One of the constant comments I get after I talk about my journey of burnout is “thank you for your transparency.” Transparency is helpful because others can get help from what you have been through. Being real and authentic is powerful.
Was I always transparent? No, to the contrary. Little did I let it slip of how I was really doing. I was skilled at keeping my emotions even from myself. My standard phrase when people enquired as to how I am doing was “I’m doing ok, thanks”. I had little time for people who constantly focussed on the negative. Was that the reason I kept my guard up? No. Was it that as a people carer I could not be vulnerable?
Wisdom tells us there are times not to be transparent e.g. in parenting, our duty of care requires us to be circumspect with what we say. Children need to be protected and shielded. Conversely, there are times when we need to be transparent and we need people and places to be such.

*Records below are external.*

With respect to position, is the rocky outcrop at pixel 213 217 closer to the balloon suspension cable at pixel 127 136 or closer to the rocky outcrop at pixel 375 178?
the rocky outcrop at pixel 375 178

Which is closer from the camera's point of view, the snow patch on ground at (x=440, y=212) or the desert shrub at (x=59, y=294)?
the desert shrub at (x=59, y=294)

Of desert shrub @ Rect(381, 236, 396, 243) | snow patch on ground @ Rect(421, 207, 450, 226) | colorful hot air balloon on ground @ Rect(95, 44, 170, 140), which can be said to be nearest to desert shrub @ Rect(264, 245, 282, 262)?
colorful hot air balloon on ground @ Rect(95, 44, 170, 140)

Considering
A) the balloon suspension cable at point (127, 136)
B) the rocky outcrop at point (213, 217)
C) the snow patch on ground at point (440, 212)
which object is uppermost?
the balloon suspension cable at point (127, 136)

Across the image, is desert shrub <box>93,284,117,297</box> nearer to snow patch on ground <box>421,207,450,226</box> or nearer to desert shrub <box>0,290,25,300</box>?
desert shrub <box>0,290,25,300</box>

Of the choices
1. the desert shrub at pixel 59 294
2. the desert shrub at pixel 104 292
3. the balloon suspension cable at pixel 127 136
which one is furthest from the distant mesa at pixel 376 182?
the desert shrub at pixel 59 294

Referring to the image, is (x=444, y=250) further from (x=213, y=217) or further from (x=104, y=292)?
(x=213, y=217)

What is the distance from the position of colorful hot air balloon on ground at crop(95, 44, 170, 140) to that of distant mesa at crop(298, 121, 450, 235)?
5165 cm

What keeps you from being transparent?

Becoming transparent has been a journey. Several things contributed to my lack of transparency and my ingrained, closed behaviour. For those who like the short version, they were shame, lack of trust, fear of judgment and exposure.

I discovered that there is no shame in being emotionally sick. Being open with “I am burnt out” enabled people to give care and support me while I was sick. It took me three months to trust my psychologist. As the weekly sessions rolled by, little by little I began to let my guard down, sharing more about myself. I came to see that I closed myself off from others because I feared rejection, judgment, and exposure. Trust had been broken. Consequently, I had chosen to shut most others out. I chose to trust again, discovering that it was safe to do so.
Choosing to trust has a wonderful consequence. In trusting others you are naturally transparent. This openness brings others closer to you. Lack of trust causes detachment, but trust builds connection.

Who can help you build transparency?

Several years of being mentored in emotional well-being has greatly helped me build transparency. My mentor’s gentle probing questions “how are you doing?” have been so helpful. Over time I have discovered that it’s safe here to say it as it really is. A mentor is key to thriving. Our level of transparency determines the level of help we receive.

How transparent are you with your mentor on a scale of 0-10 ? 0 not at all & 10 nothing is hidden.